Do wyborów parlamentarnych w Polsce pozostał już tylko tydzień. Od pewnego czasu widać, że nasi zachodni sąsiedzi bardzo mocno interesują się tym wydarzeniem. Głośno wspierając przy tym opozycję... Belgijski historyk prof. David Engels wprost stwierdził: "obiektywne informacje na temat wyborów w Polsce są nieobecne w niemieckich mediach".
"Oczywiście, za wyjątkiem kilku konserwatywnych mediów niszowych, takich jak (tygodnik) 'Junge Freiheit' czy (miesięcznik) 'Tichys Einblick', o obecnym polskim rządzie nie można usłyszeć ani jednego głosu pozytywnego czy choćby neutralnego"
Przekonuje on, że "niezależnie od tego, czy są to czasopisma czy serwisy internetowe zbliżone do chadeków, liberałów, socjaldemokratów, Zielonych czy postkomunistów, wszyscy prześcigają się w nazywaniu polskiego rządu 'alt-rightowym', 'populistycznym', 'nacjonalistycznym', a nawet 'skrajnie prawicowym' i opisywaniem życie w Polsce w jak najciemniejszych barwach".
Według Engelsa, Polska w niemieckich mediach to kraj, w którym "muzułmanie i osoby LGBTQIA2S+ muszą obawiać się o swoje życie, który chce opuścić UE, gdzie niedaleko granicy z Niemcami buduje się niebezpieczne elektrownie jądrowe, gdzie kobiety są zmuszane do powrotu do kuchni, gdzie zlikwidowano wolność słowa, gdzie Żydzi nie mają swoich praw, gdzie zanieczyszczenia przemysłowe są na porządku dziennym i rutynowo kierowane do krajów sąsiednich, gdzie dotacje UE regularnie trafiają do prywatnych kieszeni itp."
Jego zdaniem "wszystkie prawdziwe czy rzekome skandale relacjonowane przez polską prasę opozycyjną są rozdmuchiwane i chętnie przekazywane do niemieckich odbiorców za pośrednictwem wieczornych wiadomości i oczywiście informacje nigdy nie są korygowane, gdy okazują się błędne".

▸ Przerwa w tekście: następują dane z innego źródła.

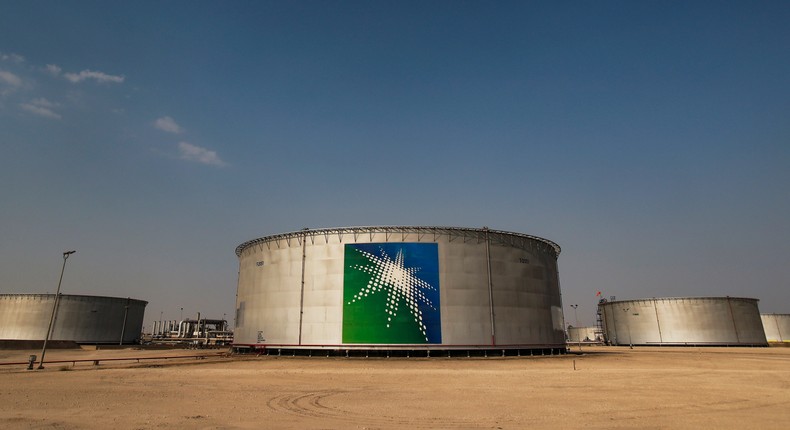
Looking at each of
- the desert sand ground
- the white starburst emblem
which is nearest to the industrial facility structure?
the white starburst emblem

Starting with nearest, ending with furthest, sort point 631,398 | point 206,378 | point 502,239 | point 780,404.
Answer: point 780,404 < point 631,398 < point 206,378 < point 502,239

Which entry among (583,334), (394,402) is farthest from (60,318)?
(583,334)

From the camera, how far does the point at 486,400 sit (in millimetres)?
17375

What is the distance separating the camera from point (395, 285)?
149 ft

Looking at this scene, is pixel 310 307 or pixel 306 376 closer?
pixel 306 376

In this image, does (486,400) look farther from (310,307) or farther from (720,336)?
(720,336)

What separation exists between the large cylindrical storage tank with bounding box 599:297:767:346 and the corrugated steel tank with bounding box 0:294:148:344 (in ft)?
342

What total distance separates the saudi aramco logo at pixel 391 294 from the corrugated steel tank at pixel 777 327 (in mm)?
109719

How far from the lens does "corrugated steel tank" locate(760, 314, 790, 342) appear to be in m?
108

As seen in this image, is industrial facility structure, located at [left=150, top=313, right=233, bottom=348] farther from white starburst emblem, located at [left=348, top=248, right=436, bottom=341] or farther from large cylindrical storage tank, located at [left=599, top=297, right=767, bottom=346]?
large cylindrical storage tank, located at [left=599, top=297, right=767, bottom=346]

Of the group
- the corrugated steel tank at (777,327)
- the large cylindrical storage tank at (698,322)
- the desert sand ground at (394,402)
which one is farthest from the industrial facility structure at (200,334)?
the corrugated steel tank at (777,327)

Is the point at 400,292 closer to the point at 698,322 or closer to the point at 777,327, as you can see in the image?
the point at 698,322

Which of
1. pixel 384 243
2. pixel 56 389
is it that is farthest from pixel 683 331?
pixel 56 389

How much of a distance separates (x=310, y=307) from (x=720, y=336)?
260 feet
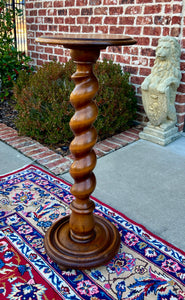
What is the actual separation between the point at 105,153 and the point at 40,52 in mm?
3293

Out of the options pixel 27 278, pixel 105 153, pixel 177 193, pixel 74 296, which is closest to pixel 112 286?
pixel 74 296

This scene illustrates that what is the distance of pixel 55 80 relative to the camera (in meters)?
3.82

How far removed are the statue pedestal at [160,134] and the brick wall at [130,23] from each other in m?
0.20

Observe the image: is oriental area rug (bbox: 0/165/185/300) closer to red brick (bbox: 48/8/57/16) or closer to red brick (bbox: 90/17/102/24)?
red brick (bbox: 90/17/102/24)

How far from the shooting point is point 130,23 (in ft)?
12.6

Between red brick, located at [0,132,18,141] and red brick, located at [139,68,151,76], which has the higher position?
red brick, located at [139,68,151,76]

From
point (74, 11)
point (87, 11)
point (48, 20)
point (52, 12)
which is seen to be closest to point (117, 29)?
point (87, 11)

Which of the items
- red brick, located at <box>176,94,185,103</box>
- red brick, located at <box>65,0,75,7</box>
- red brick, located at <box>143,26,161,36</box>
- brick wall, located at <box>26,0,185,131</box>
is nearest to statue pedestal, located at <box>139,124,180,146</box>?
brick wall, located at <box>26,0,185,131</box>

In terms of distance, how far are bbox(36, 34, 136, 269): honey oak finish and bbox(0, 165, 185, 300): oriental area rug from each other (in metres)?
0.09

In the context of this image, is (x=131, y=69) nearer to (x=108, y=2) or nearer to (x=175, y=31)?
(x=175, y=31)

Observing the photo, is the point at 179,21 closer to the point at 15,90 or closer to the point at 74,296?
the point at 15,90

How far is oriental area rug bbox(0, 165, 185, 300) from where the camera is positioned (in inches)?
62.6

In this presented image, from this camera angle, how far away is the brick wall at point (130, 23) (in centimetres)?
341

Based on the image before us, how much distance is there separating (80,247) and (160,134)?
6.62 feet
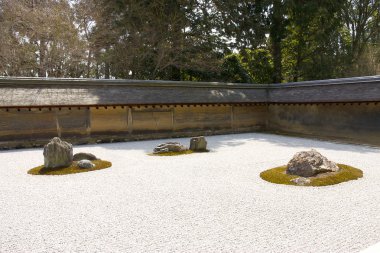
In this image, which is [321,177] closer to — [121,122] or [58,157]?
[58,157]

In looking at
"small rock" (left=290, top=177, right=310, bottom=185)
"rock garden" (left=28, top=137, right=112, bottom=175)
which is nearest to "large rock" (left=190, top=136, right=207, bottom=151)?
"rock garden" (left=28, top=137, right=112, bottom=175)

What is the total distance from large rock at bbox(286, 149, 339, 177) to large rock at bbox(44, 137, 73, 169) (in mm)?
7240

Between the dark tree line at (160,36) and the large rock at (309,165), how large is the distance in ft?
51.5

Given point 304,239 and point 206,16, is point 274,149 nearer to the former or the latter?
point 304,239

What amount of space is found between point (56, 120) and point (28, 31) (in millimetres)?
10896

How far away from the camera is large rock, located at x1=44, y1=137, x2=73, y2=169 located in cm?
991

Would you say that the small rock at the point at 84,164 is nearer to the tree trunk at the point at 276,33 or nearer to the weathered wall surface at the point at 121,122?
the weathered wall surface at the point at 121,122

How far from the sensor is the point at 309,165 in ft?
27.9

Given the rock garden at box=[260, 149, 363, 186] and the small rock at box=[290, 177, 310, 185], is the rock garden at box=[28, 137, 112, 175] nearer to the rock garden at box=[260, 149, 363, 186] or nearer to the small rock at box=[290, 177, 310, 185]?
the rock garden at box=[260, 149, 363, 186]

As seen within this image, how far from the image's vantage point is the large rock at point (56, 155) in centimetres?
991

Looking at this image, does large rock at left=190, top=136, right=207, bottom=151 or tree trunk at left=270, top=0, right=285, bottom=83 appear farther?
tree trunk at left=270, top=0, right=285, bottom=83

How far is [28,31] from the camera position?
72.1ft

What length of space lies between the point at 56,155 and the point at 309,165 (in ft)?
26.2

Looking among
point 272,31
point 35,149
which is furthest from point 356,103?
point 35,149
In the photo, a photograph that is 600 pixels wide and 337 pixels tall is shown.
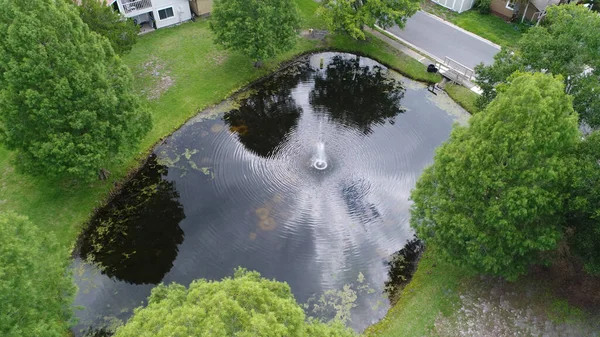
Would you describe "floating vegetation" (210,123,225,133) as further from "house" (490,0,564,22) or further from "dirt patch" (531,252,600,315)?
"house" (490,0,564,22)

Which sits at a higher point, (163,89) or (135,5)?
(135,5)

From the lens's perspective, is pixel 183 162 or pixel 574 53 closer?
pixel 574 53

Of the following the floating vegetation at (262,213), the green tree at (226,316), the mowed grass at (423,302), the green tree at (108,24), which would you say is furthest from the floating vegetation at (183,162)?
the green tree at (226,316)

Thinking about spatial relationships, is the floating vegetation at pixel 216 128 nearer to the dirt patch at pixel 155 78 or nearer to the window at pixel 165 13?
the dirt patch at pixel 155 78

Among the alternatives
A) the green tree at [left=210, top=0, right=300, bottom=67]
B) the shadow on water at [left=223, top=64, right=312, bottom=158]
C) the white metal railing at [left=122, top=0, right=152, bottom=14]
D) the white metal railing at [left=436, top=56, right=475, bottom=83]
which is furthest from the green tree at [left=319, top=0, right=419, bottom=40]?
the white metal railing at [left=122, top=0, right=152, bottom=14]

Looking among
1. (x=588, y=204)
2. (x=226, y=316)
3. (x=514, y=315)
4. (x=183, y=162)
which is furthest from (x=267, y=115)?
(x=226, y=316)

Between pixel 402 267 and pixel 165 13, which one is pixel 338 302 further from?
pixel 165 13
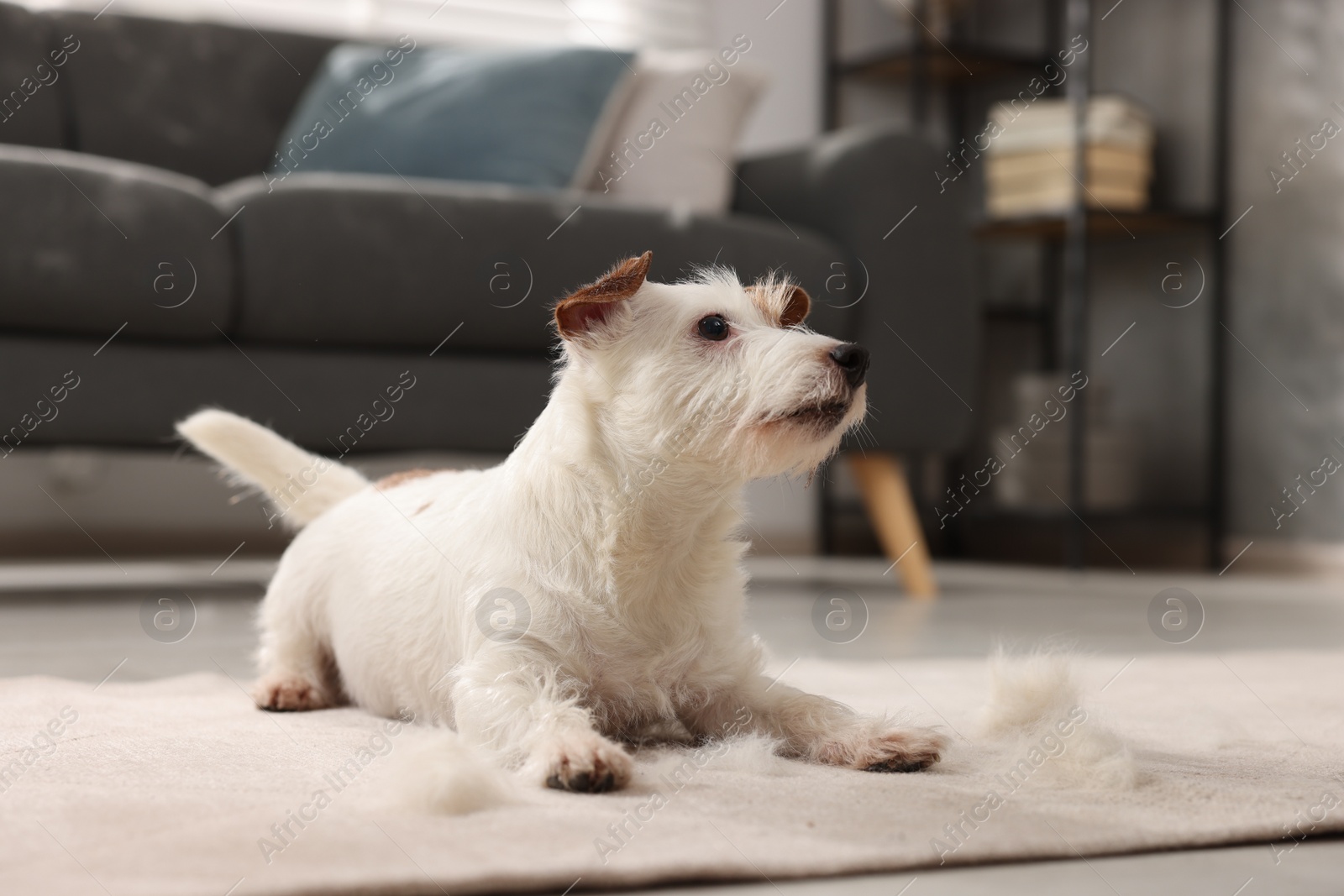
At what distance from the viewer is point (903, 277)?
9.70 ft

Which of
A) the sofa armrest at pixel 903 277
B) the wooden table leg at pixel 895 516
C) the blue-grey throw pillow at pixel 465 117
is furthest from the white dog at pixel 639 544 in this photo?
the blue-grey throw pillow at pixel 465 117

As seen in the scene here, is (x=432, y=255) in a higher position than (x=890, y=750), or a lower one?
higher

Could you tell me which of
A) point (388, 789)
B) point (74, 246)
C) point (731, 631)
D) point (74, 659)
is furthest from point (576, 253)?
point (388, 789)

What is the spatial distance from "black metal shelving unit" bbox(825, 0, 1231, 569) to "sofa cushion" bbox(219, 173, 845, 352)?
1.48 meters

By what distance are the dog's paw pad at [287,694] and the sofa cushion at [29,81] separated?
2.34m

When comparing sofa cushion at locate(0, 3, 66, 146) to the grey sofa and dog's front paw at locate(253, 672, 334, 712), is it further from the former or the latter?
dog's front paw at locate(253, 672, 334, 712)

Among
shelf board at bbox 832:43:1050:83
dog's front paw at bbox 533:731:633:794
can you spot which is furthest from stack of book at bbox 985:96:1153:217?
dog's front paw at bbox 533:731:633:794

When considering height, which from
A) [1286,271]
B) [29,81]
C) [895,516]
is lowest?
[895,516]

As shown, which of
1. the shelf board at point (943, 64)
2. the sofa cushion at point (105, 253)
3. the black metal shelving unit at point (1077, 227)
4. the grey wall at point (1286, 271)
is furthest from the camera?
the shelf board at point (943, 64)

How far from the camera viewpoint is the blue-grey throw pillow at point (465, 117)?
3.17 metres

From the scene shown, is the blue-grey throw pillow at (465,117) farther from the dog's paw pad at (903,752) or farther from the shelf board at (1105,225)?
the dog's paw pad at (903,752)

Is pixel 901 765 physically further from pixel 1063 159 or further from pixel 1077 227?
pixel 1063 159

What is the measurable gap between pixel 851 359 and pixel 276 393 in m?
1.55

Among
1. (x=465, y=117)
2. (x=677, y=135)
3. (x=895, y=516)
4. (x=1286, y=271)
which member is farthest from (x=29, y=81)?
(x=1286, y=271)
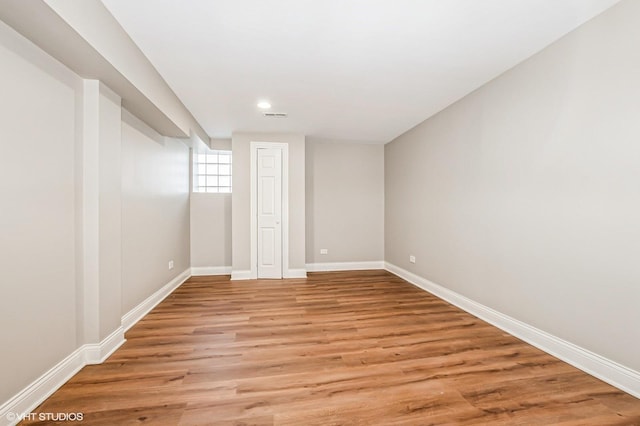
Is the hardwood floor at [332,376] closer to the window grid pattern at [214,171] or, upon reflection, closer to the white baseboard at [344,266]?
the white baseboard at [344,266]

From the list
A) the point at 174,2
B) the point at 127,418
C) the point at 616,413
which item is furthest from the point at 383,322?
the point at 174,2

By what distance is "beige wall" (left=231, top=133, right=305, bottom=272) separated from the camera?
4652mm

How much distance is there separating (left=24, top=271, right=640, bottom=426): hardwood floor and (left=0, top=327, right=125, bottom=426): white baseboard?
6cm

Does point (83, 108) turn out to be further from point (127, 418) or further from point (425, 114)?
point (425, 114)

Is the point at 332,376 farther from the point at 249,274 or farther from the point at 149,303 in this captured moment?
the point at 249,274

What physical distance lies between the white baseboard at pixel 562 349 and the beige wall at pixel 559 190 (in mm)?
56

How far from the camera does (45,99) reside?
1.74 metres

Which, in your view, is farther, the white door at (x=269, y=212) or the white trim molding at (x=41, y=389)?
the white door at (x=269, y=212)

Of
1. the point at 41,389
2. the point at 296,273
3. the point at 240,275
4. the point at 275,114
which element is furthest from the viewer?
the point at 296,273

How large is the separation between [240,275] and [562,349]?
4.26 metres

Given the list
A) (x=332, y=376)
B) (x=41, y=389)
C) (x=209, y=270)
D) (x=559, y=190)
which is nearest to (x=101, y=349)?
(x=41, y=389)

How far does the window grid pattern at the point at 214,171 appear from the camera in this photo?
514 cm

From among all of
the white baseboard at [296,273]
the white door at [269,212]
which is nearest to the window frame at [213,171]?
the white door at [269,212]

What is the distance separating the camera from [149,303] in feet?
10.5
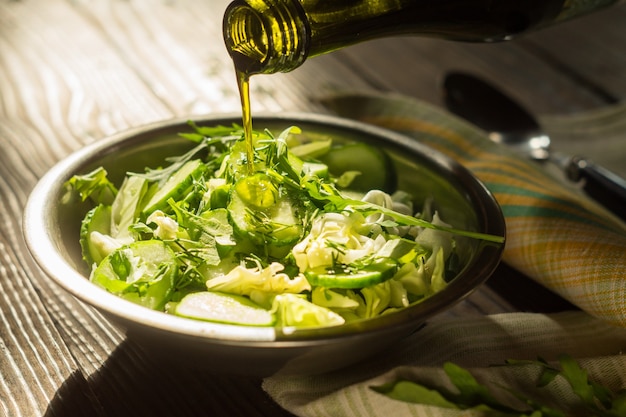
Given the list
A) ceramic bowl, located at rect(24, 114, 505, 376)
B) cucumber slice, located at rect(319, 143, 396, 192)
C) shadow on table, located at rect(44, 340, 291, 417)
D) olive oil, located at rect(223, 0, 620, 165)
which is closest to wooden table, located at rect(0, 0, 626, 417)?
shadow on table, located at rect(44, 340, 291, 417)

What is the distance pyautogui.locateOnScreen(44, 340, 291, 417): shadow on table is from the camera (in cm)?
90

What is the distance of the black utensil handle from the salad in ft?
1.36

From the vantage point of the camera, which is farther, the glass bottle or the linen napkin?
the glass bottle

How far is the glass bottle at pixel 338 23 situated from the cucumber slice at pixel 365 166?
189 millimetres

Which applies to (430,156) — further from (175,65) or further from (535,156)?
(175,65)

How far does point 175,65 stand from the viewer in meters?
1.92

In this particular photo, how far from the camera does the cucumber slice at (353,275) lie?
870 millimetres

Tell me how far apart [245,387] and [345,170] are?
416mm

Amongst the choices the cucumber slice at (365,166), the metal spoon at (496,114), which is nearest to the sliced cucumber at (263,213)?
the cucumber slice at (365,166)

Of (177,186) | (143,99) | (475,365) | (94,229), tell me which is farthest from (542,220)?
(143,99)

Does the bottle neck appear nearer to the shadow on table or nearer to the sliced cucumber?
the sliced cucumber

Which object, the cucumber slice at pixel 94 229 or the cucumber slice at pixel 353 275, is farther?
the cucumber slice at pixel 94 229

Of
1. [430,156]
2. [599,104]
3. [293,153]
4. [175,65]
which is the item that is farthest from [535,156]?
[175,65]

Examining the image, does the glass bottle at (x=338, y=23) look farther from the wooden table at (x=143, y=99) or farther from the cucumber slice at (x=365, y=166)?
the wooden table at (x=143, y=99)
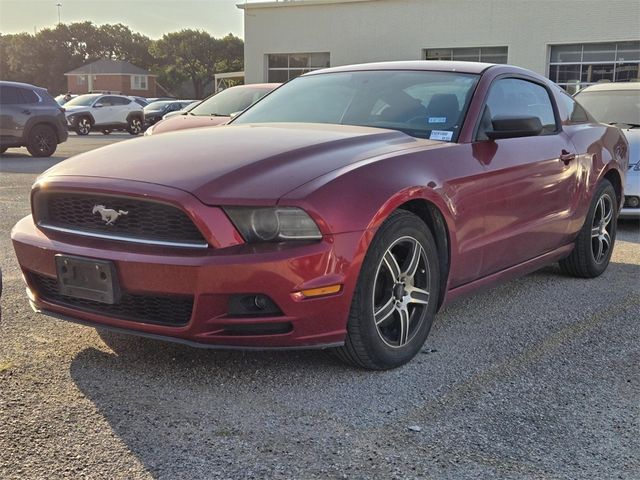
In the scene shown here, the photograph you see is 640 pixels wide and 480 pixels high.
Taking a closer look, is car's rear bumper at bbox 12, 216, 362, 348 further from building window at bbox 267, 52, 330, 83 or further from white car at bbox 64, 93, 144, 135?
building window at bbox 267, 52, 330, 83

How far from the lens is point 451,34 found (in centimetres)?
3031

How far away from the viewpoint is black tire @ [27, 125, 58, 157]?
15617 mm

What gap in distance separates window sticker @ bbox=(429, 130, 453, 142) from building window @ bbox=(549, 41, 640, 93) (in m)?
24.2

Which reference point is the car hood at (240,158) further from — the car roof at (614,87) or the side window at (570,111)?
the car roof at (614,87)

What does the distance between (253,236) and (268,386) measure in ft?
2.26

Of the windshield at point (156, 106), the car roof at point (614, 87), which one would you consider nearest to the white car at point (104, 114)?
the windshield at point (156, 106)

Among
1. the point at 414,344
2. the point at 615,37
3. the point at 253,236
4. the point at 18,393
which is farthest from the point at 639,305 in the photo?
the point at 615,37

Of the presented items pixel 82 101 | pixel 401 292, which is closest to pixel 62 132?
pixel 82 101

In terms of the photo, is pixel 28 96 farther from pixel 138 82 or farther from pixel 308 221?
pixel 138 82

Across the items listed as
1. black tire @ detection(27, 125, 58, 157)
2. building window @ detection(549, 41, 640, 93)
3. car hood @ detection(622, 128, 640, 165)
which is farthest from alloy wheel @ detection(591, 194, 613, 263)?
building window @ detection(549, 41, 640, 93)

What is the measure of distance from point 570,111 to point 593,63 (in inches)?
947

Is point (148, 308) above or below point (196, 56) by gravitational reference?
below

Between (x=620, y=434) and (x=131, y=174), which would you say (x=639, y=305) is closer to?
(x=620, y=434)

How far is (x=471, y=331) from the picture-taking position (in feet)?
13.7
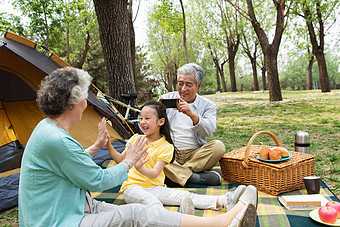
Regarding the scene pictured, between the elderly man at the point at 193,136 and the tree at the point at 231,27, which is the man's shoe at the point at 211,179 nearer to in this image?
the elderly man at the point at 193,136

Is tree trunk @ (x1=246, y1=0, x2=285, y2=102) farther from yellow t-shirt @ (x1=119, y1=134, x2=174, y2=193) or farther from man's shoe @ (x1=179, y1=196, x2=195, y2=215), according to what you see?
man's shoe @ (x1=179, y1=196, x2=195, y2=215)

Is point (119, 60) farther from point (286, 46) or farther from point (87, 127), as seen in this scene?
point (286, 46)

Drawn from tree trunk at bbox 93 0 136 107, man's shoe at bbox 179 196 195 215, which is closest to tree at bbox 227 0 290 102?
tree trunk at bbox 93 0 136 107

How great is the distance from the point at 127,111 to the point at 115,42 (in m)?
1.23

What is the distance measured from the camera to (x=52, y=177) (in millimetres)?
1473

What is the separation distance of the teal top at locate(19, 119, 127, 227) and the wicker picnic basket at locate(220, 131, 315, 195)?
1.84 metres

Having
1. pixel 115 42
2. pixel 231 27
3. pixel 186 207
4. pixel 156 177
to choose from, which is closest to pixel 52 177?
pixel 186 207

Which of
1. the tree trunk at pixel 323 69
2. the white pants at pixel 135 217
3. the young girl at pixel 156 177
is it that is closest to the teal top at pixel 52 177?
the white pants at pixel 135 217

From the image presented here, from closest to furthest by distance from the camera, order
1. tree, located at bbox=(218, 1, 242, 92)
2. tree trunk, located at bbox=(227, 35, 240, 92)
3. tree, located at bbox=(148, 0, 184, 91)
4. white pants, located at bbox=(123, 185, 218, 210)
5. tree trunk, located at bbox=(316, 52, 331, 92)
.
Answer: white pants, located at bbox=(123, 185, 218, 210)
tree trunk, located at bbox=(316, 52, 331, 92)
tree, located at bbox=(218, 1, 242, 92)
tree trunk, located at bbox=(227, 35, 240, 92)
tree, located at bbox=(148, 0, 184, 91)

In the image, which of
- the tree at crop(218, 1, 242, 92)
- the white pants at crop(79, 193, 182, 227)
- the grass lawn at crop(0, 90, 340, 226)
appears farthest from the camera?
the tree at crop(218, 1, 242, 92)

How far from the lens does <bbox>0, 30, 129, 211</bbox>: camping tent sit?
3.56m

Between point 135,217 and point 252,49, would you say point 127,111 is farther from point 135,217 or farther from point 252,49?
point 252,49

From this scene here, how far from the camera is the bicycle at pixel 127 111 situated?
14.7 feet

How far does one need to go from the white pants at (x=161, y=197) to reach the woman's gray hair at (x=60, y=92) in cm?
115
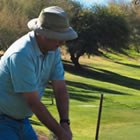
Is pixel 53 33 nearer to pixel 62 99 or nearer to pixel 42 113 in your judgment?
pixel 42 113

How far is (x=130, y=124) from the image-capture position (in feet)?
31.9

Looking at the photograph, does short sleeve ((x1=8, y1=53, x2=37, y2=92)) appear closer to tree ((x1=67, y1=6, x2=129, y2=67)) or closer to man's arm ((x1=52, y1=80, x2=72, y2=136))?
man's arm ((x1=52, y1=80, x2=72, y2=136))

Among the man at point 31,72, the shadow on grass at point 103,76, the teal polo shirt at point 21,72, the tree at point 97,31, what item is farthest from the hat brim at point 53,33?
the tree at point 97,31

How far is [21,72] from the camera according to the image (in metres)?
2.71

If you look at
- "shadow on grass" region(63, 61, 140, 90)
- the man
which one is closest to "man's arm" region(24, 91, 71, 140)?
the man

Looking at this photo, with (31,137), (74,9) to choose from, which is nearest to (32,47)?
(31,137)

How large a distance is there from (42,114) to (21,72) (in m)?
0.33

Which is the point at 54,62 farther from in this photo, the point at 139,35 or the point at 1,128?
the point at 139,35

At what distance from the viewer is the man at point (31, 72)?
108 inches

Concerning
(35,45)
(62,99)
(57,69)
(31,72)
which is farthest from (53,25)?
(62,99)

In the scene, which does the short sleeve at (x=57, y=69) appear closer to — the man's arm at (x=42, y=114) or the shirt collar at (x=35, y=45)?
the shirt collar at (x=35, y=45)

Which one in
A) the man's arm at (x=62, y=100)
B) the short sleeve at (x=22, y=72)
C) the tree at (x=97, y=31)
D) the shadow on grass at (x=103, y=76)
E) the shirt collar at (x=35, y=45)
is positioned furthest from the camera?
the tree at (x=97, y=31)

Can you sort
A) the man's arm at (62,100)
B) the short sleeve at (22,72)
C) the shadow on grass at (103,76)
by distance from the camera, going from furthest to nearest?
1. the shadow on grass at (103,76)
2. the man's arm at (62,100)
3. the short sleeve at (22,72)

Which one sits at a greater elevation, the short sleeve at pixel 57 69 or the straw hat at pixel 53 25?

"O aferze wizowej powiedziano Niemcom m.in. że polskie władze za pomocą urzędników państwowych nielegalnie sprzedały wizy 250 tys. obcokrajowców, by 'zalać' Niemcy migrantami" - podaje jako przykład Engels, dodając, że "fakt, że wiz było co najwyżej kilkaset, nie przedostał się jeszcze do niemieckich mediów głównego nurtu i prawdopodobnie nigdy się to nie nastąpi".
Historyk zwraca uwagę, że "popularne media poświęciły dużo czasu decyzji rządu niemieckiego o przywróceniu kontroli granicznych z Polską w celu 'zabezpieczenia' kraju przed rzekomym brakiem rzetelności Warszawy, choć Niemcy w dalszym ciągu ostro krytykują Polskę za to, że wzniosła zaporę na granicy z Białorusią (i uniemożliwiają Włochom odsyłanie statków z azylantami do Tunezji i Libii), bo przecież 'żaden człowiek nie jest nielegalny', a i tak Niemcy 'potrzebują' co najmniej ćwierć miliona nowych obywateli każdego roku, by zatrzymać spadek własnej populacji".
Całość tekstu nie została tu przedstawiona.